Posted using Outdoor Hub Campfire


----------



## Ralph Smith (Apr 1, 2003)

Welcome to the site first off Secondly, read the rules of the river forums. Specific access spots and rivers or streams not listed above or off limit topics except by pm's.


----------



## Mr_Dease (Aug 30, 2011)

Thanks. No harm intended...just trying to save some scouting time....little feet move slow. Best of luck this spring.


Posted using Outdoor Hub Campfire


----------



## ausable_steelhead (Sep 30, 2002)

Ralph Smith said:


> Welcome to the site first off Secondly, read the rules of the river forums. Specific access spots and rivers or streams not listed above or off limit topics except by pm's.

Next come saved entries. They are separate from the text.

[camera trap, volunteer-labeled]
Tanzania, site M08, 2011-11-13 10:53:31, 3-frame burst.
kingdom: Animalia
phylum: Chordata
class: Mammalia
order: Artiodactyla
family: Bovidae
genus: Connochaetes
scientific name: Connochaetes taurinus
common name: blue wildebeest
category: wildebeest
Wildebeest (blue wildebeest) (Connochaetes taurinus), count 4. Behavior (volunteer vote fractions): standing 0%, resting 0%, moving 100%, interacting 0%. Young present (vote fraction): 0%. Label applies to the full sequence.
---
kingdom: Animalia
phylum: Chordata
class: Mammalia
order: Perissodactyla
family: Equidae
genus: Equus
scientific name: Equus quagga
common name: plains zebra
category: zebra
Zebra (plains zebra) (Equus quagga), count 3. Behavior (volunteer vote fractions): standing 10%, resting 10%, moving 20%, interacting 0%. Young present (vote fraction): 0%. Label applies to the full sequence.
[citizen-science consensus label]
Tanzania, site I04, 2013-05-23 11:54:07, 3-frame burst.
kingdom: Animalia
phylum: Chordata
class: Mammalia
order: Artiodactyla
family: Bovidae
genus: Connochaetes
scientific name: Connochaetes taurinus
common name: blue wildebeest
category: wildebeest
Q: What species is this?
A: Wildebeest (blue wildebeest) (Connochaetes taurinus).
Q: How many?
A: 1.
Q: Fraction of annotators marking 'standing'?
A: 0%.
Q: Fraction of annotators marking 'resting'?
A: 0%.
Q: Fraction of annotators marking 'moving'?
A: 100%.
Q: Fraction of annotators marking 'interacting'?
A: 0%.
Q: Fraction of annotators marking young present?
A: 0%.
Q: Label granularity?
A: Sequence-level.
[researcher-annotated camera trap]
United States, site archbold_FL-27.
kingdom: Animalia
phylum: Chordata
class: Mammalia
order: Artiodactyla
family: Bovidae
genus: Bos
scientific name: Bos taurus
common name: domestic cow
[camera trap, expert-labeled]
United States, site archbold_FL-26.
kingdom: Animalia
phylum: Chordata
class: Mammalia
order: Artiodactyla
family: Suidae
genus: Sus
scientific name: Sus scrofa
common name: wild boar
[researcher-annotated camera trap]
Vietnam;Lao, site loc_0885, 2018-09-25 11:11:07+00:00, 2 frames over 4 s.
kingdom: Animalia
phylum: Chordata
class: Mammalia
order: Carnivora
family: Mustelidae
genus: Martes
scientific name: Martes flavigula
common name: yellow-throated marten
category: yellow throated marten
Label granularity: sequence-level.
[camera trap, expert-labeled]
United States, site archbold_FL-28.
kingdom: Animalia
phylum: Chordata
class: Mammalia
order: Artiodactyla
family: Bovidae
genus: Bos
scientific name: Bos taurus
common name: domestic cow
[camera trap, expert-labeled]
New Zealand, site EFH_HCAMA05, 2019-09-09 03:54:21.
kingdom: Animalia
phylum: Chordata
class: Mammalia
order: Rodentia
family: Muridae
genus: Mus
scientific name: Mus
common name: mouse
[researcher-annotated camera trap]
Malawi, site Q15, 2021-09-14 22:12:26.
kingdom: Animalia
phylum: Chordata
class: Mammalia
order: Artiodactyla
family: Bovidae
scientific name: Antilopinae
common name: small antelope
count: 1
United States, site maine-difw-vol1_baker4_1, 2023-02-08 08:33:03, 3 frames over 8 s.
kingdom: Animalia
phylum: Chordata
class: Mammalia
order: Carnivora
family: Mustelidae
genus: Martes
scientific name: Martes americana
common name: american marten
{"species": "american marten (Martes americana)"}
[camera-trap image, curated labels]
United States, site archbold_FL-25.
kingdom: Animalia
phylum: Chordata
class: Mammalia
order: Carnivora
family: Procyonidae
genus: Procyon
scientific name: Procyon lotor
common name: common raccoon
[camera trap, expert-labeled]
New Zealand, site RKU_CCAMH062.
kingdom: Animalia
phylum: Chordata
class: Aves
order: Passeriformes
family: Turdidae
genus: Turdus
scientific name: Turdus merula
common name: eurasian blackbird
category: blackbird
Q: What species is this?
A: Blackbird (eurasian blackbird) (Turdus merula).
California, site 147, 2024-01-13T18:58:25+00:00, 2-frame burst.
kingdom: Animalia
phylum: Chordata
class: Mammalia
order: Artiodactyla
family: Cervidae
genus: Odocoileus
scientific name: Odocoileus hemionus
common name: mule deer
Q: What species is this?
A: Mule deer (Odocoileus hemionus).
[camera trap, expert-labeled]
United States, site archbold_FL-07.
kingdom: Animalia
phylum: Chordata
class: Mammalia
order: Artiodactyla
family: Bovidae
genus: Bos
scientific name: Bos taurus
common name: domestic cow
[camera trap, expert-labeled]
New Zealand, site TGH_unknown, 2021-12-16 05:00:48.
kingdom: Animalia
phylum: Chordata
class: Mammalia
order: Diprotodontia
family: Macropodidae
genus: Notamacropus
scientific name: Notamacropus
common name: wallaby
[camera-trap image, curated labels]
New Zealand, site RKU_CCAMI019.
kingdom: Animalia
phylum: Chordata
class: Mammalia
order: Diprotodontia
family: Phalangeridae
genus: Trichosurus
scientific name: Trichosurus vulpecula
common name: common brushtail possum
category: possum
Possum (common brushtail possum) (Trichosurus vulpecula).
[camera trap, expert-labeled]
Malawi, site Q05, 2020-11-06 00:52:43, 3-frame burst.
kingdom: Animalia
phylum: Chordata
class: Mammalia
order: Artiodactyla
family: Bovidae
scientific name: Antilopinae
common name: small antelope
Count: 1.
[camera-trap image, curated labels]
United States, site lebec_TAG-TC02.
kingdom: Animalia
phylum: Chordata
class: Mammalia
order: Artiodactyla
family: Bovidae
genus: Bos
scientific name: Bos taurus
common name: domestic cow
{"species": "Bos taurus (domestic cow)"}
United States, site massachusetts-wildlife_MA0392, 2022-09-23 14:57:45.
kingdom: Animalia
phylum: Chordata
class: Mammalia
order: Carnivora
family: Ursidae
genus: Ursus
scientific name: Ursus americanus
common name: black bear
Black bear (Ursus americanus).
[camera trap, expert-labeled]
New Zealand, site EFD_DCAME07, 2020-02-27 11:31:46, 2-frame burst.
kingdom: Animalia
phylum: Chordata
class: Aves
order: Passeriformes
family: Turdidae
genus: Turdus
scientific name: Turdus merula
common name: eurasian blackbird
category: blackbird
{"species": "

I get my vague ass Au Sable post edited yesterday and yet here's a specific access point out in the open. That makes sense.


----------



## Ralph Smith (Apr 1, 2003)

ausable_steelhead said:


> I get my vague ass Au Sable post edited yesterday and yet here's a specific access point out in the open. That makes sense.


Wow Jon, what was it about? I know Whit used to be big on the westside for that stuff, but it seems no one cares about this side:sad: I posted something I shouldn't have, and deleted it due to another member sending me a pm. He was right. Sometimes you can get caught up in the moment. If you were posting a hot spot full of steel, you can send me a pm:lol:


----------



## Fishndude (Feb 22, 2003)

Here you go! There are no secrets anymore. 

http://www.google.com/earth/index.html


----------



## YPSIFLY (Feb 13, 2001)

That post was edited because there was mention of fishing a specific hole under a specific picnic table.

My PM box is always open if you would like to discuss the issue.


----------